## Exercise
Convert the part of the listing that opens with the line containing "The given image" and closes with the line containing "Observing this image, of" into a JSON list of strings, one string per line, with blank lines left out.

## Data in this exercise
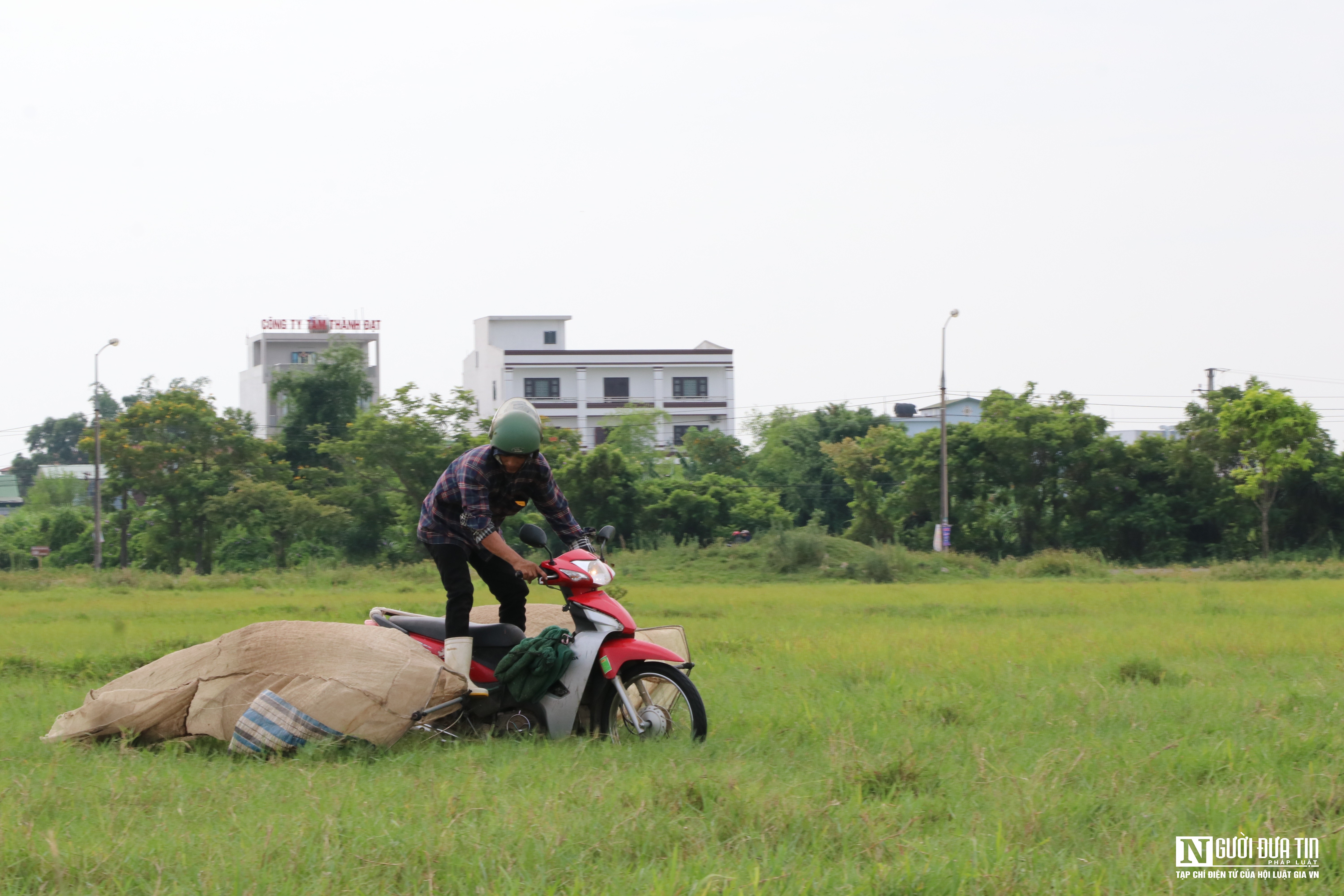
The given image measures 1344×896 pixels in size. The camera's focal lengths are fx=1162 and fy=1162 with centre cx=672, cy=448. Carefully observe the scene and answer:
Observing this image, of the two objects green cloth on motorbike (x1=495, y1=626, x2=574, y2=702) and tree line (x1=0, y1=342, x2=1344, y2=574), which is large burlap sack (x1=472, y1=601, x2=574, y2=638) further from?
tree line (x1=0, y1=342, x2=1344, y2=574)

...

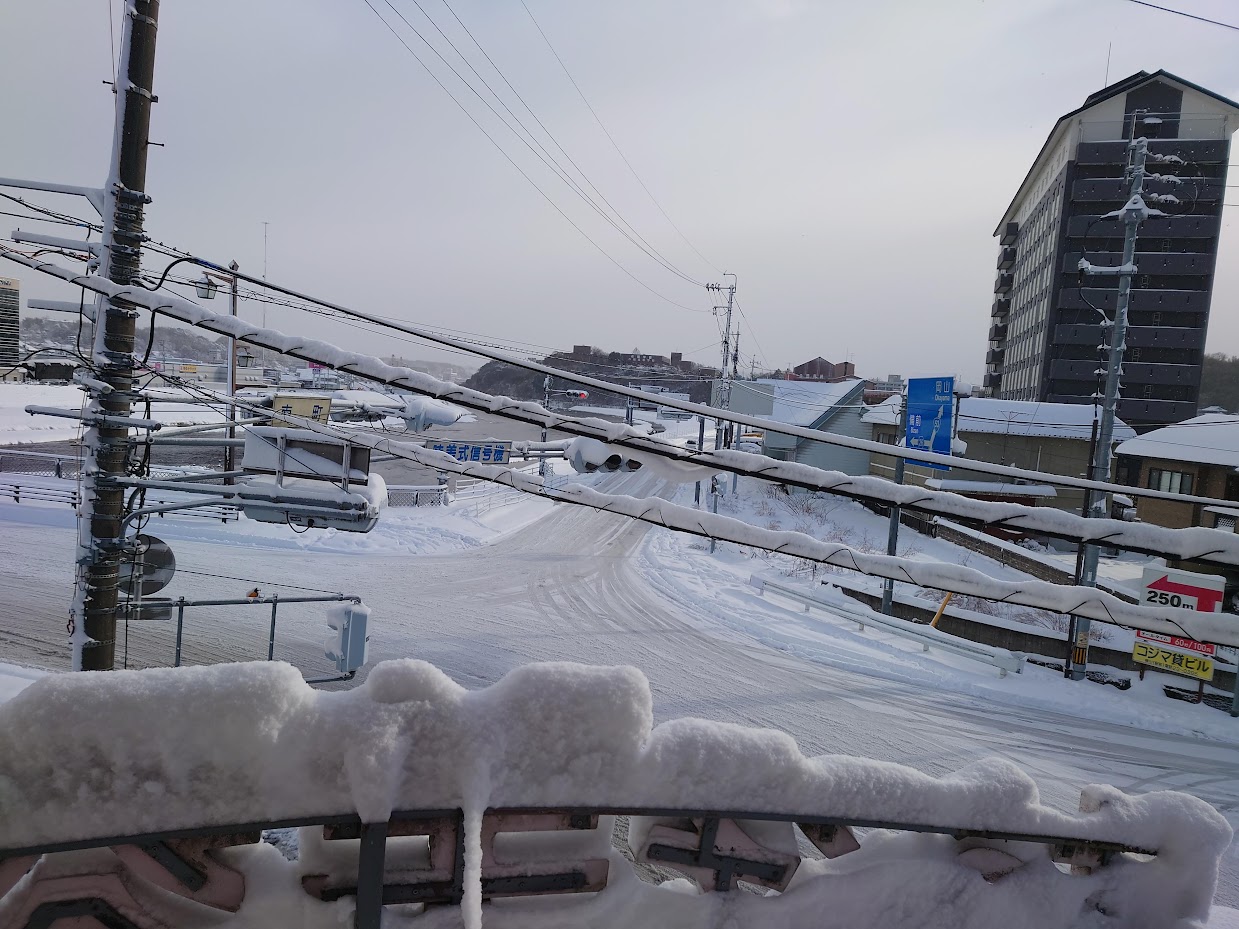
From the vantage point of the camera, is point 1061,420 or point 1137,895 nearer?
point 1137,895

...

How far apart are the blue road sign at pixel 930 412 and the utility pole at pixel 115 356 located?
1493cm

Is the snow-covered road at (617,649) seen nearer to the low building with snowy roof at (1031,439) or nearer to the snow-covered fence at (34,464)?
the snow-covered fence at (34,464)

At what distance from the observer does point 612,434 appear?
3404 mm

## Reply to the exercise
[
  "The given image measures 1344×896 pixels in size. The camera's focal lengths are fx=1162 and fy=1162 with centre cx=672, cy=448. Carefully observe the scene and answer:",
  "Observing this image, of the two objects green cloth on motorbike (x1=495, y1=626, x2=574, y2=702) and tree line (x1=0, y1=342, x2=1344, y2=574), which is large burlap sack (x1=472, y1=601, x2=574, y2=638) further from?"
]